The amount of work for each accessible element could be as little as a few words or lines of code. Or you might need to refactor or add code, or even change a navigation link into a modal sheet.

Most of the time, you’ll add accessibility to your app without changing its appearance and behavior for users who aren’t using VoiceOver. But sometimes, something you do for VoiceOver will inspire an improvement to your visual UI.

Using the Accessibility Inspector

Now try out Xcode’s Accessibility Inspector on PublicArt running in the simulator. The app doesn’t have to be running in Xcode.

To start, in the Xcode menu, select Xcode▸Open Developer Tool▸Accessibility Inspector.

Xcode: Open accessibility inspector

When the window appears, select your simulator in the target selection menu, and select the Inspection tab: It’s the first of the set of three buttons:

Target simulator. Select Inspection tab.

Note: Sadly, Accessibility Inspector’s target menu doesn’t include SwiftUI preview. The other tabs are Audit and Settings. You’ll use Audit later in this article, and Settings in Part 3.

The single button next to the target field turns on the Inspection Pointer or Inspection-follows-point — Option-Space toggles it. When it’s working, you just point the cursor at a UI element to highlight it and view its accessibility information. At the time of writing this article with Xcode 11.3, this doesn’t work. Instead, click the Fast-Forward button to advance highlighting to the next element.

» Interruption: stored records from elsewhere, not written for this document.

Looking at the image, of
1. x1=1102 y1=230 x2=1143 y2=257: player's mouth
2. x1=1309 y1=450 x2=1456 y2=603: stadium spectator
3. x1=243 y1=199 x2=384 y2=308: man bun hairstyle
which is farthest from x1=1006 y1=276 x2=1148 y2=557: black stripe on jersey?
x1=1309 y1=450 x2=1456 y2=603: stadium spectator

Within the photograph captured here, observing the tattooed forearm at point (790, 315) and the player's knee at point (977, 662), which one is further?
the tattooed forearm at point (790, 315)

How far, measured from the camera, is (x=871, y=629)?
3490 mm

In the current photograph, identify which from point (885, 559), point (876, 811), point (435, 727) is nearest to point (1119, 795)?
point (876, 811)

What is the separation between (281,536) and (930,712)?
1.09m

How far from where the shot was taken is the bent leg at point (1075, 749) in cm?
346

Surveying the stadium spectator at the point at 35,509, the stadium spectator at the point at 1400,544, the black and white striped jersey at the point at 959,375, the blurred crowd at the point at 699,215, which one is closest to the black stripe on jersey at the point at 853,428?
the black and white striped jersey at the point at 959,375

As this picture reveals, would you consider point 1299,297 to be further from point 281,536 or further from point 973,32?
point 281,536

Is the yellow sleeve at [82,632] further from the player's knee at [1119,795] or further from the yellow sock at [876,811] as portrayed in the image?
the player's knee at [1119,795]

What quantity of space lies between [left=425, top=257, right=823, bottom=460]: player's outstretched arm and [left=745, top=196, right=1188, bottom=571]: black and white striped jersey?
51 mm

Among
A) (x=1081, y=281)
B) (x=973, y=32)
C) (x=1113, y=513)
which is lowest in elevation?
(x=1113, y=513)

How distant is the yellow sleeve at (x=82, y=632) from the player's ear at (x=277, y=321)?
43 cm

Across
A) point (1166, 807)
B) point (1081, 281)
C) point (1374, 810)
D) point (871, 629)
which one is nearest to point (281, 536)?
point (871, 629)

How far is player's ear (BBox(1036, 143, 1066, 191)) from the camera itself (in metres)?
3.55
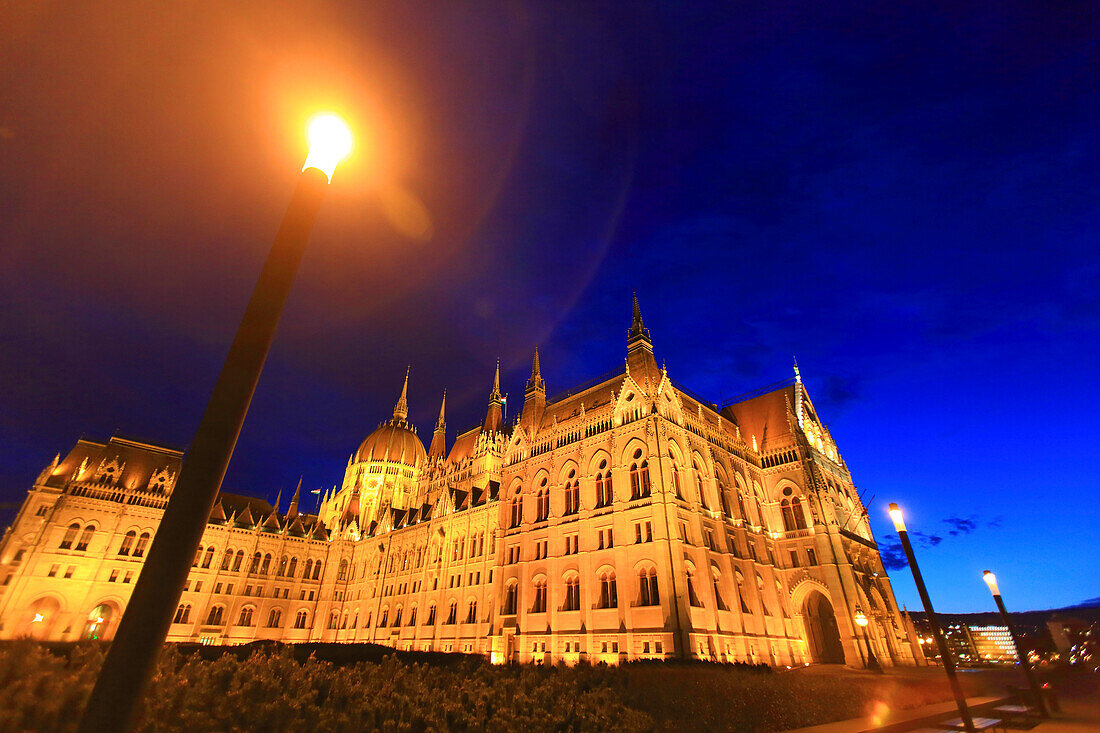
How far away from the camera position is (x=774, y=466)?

First, point the cursor or click Fast-Forward to highlight the Hide Visited toggle in the navigation bar. Its accessibility information appears in the inspector:

Highlight Hide Visited toggle: Point cursor or click Fast-Forward

There are four sections: Basic, Actions, Element and Hierarchy. If necessary, click Show for the Basic and Actions sections. The Basic information also appears in the top Quicklook area: It consists of the Label Hide Visited, the Value 0 and the Trait Button. And there’s an Activate: Perform button in the Actions section.